I just turned 47, and these past seven months were the first time I was ever homeless. I spent two months here at the Grace House shelter. I loved my time here. It’s like a palace. I’m serious. I thank God for this. I thank God for bringing me here from where he brought me from. Before I came here I was a drug addict. Bad stuff. I experienced something really bad when I was young. So many women are survivors.
Coming into Grace House was my first step.
It doesn’t matter what situation homeless women or men are in – they’re hurting. It could be drugs, or alcohol, or child abuse; it could be anything. I think everybody deserves a second chance.

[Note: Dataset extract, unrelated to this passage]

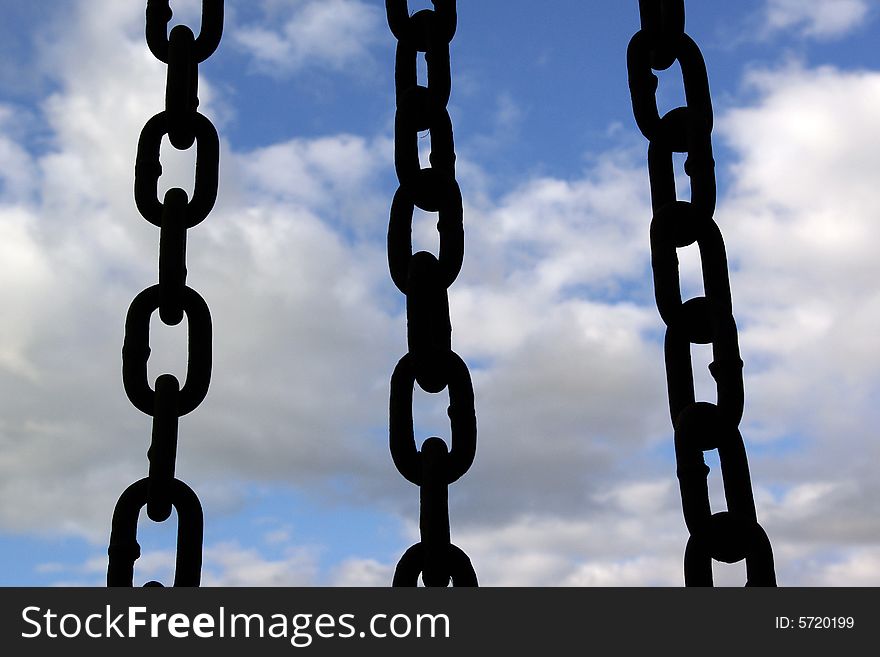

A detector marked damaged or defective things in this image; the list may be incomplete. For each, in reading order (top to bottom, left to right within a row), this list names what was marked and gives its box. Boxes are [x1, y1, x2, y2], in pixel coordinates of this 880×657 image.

And I’ve been given that chance. Everybody should have a chance to find their true self. If there’s hope for me, there’s hope for everybody.

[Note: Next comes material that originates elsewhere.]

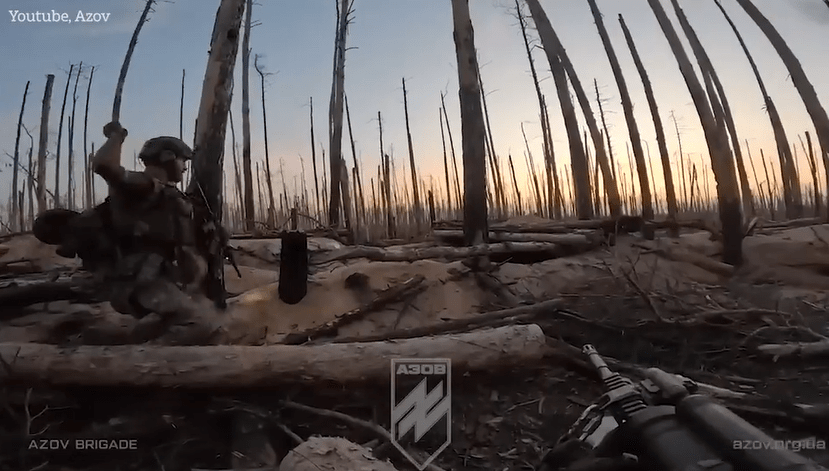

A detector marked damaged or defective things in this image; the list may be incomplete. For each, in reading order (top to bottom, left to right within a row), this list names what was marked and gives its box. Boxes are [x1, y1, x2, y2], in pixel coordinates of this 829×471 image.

war-torn terrain [1, 216, 828, 470]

Writing poems is one of my favourite hobbies. I started writing poems about a year ago. I write about what’s going on around me. I see life differently from what I used to – what’s going on around me, and what I feel in my heart. I feel a lot of emotions when I write; it’s healing. I am a survivor, I survived a lot of things in my life. And writing is one of the healing things that I enjoy doing.

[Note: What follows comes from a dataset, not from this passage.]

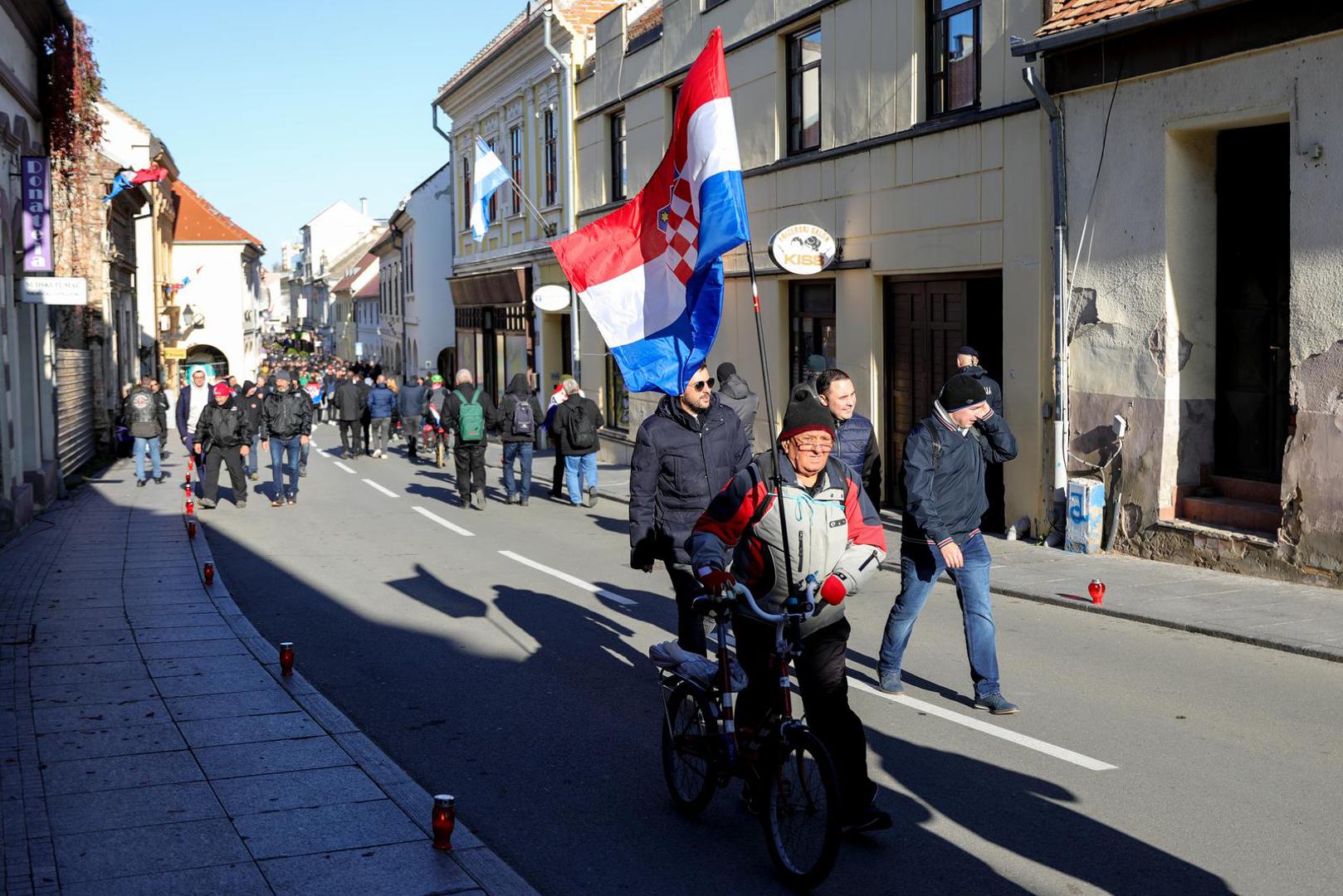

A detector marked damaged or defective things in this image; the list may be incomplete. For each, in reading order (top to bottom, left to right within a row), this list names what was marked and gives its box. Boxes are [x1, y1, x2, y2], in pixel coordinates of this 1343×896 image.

cracked plaster wall [1057, 33, 1343, 582]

So I never knew who I really was until about a year ago. This past year I found my way. And there’s hope for everyone. And now more opportunities are coming my way. Tomorrow I move into my own apartment. I’m not the same woman that people knew 5 years ago. All things are possible when the community gets together and shows kindness, love, and respect. My job right now is to help people – guide them in the right direction so they don’t make the same mistakes that the older generation did. The greatest thing that people can do in this community is forget about yourself and go help somebody else who needs it. And I am trying my best. My next step is to move into my own place, make new friends, and be around positive people, while trying to help other people. And I will keep writing poems.